O diário alemão Süddeutsche Zeitung publicou na quinta-feira (03.11) um artigo opinativo dizendo que o Quênia não deve ser invejado pelo caos que ronda a vizinhança do país. "Piratas somalis, terroristas e bandos de criminosos ameaçam o poder regional na África Oriental há tempos. Em outubro, Nairóbi perdeu a paciência e entrou no sul da Somália", afirma o texto.

"O Quênia espera proteger o próprio território por meio de uma espécie de ‘defesa avançada’ – o que é novo no conflito que aumenta permanentemente no Corno de África", escreve o jornalista Arne Perras, comentando a decisão do Quênia de enviar tropas ao sul da Somália para combater as milícias radicais islâmicas Al-Shebab, ligadas à rede terrorista internacional Al Qaeda.

A decisão do Quênia teria sido motivada pelo fato de que os rebeldes shebab, por meio de sua atuação, teriam ferido a "integridade territorial" do Quênia. Esta semana, o premiê queniano Raila Odinga afirmou que as tropas não deverão ficar no sul da Somália "mais que o necessário".

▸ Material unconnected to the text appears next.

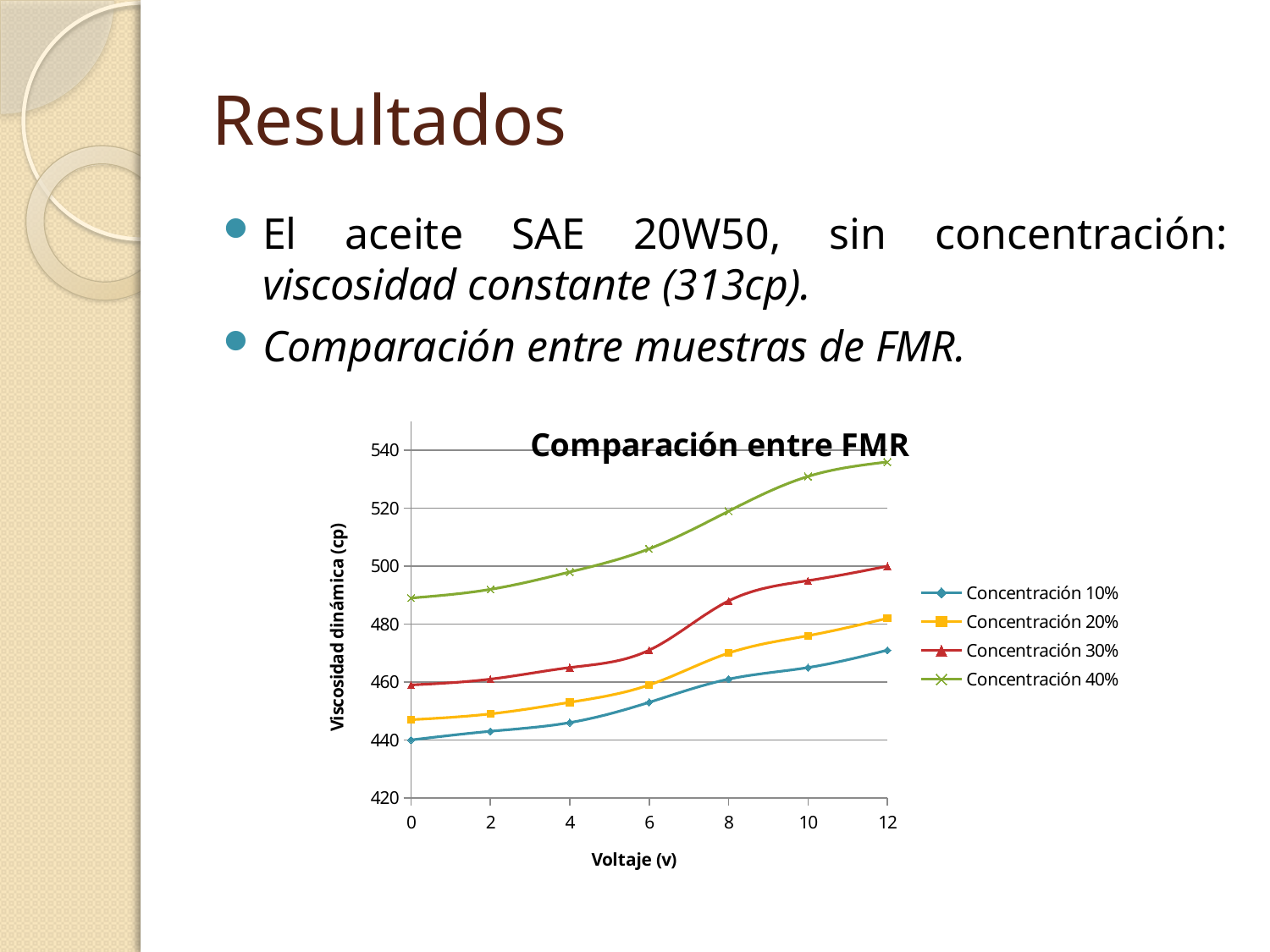
What kind of chart is shown on the slide? Line chart What is the label of the vertical axis of the chart? Viscosidad dinámica (cp) What is the title of the chart? Comparación entre FMR Do the viscosity values for Concentración 40% rise or fall as voltage increases? Rise Which series has the highest viscosity at 12 V? Concentración 40% At 6 V, which series has the larger viscosity, Concentración 20% or Concentración 30%? Concentración 30% Which series has the lowest viscosity at 0 V? Concentración 10% How many voltage points are plotted along the x axis of the chart? 7 How many series does the legend of the chart list? 4 Is the value for Concentración 10% at 12 V greater or less than 480? less Is the value for Concentración 30% at 8 V greater or less than 500? less Is the value for Concentración 40% at 12 V greater or less than 520? greater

Segundo o jornalista Perras, os ataques dos shebab ameaçam a ascensão de um país que atrai atualmente turistas e empresários de todo o mundo. De fato, na opinião do articulista, as tropas quenianas "têm boas chances de vencer militarmente o inimigo no sul da Somália, porque os soldados têm mais armamentos que as milícias shebab, possuem uma força aérea e são aconselhados por forças especiais do Ocidente".

Mas Arne Perras acha que a vitória dos soldados quenianos não vai adiantar nada se o avanço militar não for ligado a um plano político sábio. "No caso de uma vitória militar sobre as milícias islâmicas, Nairóbi precisará preencher o vácuo político no sul da Somália rapidamente", comenta Perras, dizendo ainda que já existem debates sobre quem poderá assumir o poder na região.

Uma questão complicada que envolve reflexão sobre toda a articulação política na Somália – já que não se pode abrir novas fontes de conflito com aquele país, afirma o jornalista.

Um exemplo: a resistência do presidente da transição somali, Cheikh Sharif Ahmed, à invasão queniana. "Ele é um aliado do Quênia, mas teme que a invasão no sul eleve políticos somalis a postos importantes, enfraquecendo a própria posição", opina Arne Perras, que também acha que os shebab não devem ser subestimados – mesmo que "desapareçam" temporariamente.

Frankfurter Allgemeine Zeitung fala de polêmica sobre expatriação de angolano na Holanda
Frankfurter Allgemeine Zeitung fala de polêmica sobre expatriação de angolano na Holanda

Asilo a angolano divide cristãos-democratas na Holanda

O diário Frankfurter Allgemeine Zeitung destacou na quarta-feira (02.11) uma briga política na cúpula do CDA, partido cristão democrata da Holanda. O motivo: a extradição de um angolano de 18 anos de idade. Vários integrantes do partido tentaram impedir a extradição até o último minuto para "retomar credibilidade", segundo escreve o FAZ.

Mauro Manuel chegou à Holanda em 2002, aos 9 anos de idade. Apareceu sem família porque aparentemente foi enviado pelos pais para o país europeu e, desde 2003, vive com uma família de acolhimento. Estuda informática numa escola técnica em Venray. Pediu asilo, mas o pedido não foi aceito – o partido CDA pediu um procedimento de urgência para conceder um visto de estudante ao jovem.

Segundo o FAZ, há muito em jogo para o partido CDA, que goza de pouquíssimo prestígio entre os eleitores. Durante nove anos, o CDA conseguiu eleger o primeiro ministro da Holanda, mas ano passado a fração no parlamento caiu pela metade, para 21 assentos.

Na semana passada, o ministro da Imigração holandês, Gert Leers, disse que por motivos de justiça não poderia conceder o visto a Mauro Manuel – porque, mesmo que este mal fale Português, não tenha contato com os pais verdadeiros e esteja integrado na Holanda, haveria cerca de 75 casos parecidos com o dele na Holanda. Gert Leers, diz o FAZ, vai "estudar" o caso de Mauro Manuel.